Burndown Chart for Oil and Gas Piping Work

My 1st encounter with burndown chart is when I was involved in a project with Shell during the pre-commissioning stage. What is a burndown chart?

Burndown Chart answers your question, "Can all tasks be completed by the due date?" at a glance. Burndown Chart plots "the amount of tasks" vertically and "time" horizontally and shows tasks left to do versus time.


As time pass, the outstanding tasks decreases. The lines in the graph lean from top to bottom and from left to right.

And according to Wikipedia :

A burn down chart is a graphical representation of work left to do versus time. The outstanding work (or backlog) is often on the vertical axis, with time along the horizontal. That is, it is a run chart of outstanding work. It is useful for predicting when all of the work will be completed. It is often used in agile software development methodologies such as Scrum. However, burn down charts can be applied to any project containing measurable progress over time.
In other words you are ‘burning down’ the work. It will also predict based on current work rate whether the project will hit the target completion date.
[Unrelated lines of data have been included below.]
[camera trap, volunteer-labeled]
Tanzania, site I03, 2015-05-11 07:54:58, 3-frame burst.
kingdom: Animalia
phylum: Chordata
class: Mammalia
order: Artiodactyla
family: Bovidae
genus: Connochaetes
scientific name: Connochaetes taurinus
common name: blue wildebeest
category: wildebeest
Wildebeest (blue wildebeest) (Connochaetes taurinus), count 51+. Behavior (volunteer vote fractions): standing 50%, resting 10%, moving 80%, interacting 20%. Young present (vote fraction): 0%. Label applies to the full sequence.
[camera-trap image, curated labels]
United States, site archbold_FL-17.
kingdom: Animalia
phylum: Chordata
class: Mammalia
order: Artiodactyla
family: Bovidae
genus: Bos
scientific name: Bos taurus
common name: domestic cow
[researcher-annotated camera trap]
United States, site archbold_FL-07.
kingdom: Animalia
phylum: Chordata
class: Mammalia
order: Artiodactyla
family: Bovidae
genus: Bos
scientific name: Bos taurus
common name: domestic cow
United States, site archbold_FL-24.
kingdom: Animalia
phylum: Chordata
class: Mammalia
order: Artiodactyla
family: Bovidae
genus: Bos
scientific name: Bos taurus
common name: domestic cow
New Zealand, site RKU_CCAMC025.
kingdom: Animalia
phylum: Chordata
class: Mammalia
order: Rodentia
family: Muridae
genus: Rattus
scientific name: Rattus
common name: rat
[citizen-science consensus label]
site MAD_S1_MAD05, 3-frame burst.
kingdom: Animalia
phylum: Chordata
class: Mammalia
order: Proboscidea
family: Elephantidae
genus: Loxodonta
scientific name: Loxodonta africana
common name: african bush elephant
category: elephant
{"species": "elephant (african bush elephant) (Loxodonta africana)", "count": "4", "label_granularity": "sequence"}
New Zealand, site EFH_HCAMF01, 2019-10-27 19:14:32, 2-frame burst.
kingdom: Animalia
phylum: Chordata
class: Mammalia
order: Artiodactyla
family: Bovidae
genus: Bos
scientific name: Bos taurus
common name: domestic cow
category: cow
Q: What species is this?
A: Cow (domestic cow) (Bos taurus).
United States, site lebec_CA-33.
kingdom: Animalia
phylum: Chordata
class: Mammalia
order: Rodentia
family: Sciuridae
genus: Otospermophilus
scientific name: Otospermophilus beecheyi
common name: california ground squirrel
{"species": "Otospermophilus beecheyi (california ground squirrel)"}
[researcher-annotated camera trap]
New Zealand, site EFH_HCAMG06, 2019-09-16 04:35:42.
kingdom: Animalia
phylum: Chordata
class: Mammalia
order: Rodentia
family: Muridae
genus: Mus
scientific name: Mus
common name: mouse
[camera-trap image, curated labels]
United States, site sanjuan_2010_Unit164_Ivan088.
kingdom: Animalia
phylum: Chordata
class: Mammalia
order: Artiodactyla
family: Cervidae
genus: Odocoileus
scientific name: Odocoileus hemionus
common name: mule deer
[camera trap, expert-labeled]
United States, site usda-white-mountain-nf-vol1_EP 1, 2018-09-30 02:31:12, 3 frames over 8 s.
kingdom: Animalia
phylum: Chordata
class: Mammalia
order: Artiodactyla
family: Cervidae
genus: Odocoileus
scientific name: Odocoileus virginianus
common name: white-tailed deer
You’ll discover very soon whether the team is working at a fast enough rate. It’s great to get advance notice of how things are progressing and be able to adapt your project or adjust expectations sooner rather than later.

It can also be used to see whether a project team is over-performing and going to finish early. While this is usually good news this information can prove very useful in your next post-mortem. Do the team need to work on their task estimations? Or was the work completed to a less acceptable standard?

These are some of the samples that I worked on recently.

This is the original idea and how it was started to monitor remaining dia-inch for piping pre-fab work.
 
 
 
This is the latest version that I came out with to correlate the remaining dia-inch with the manpower. It been a great helps in understanding how the remaining work achieved and need to be achieved with the manpower loading.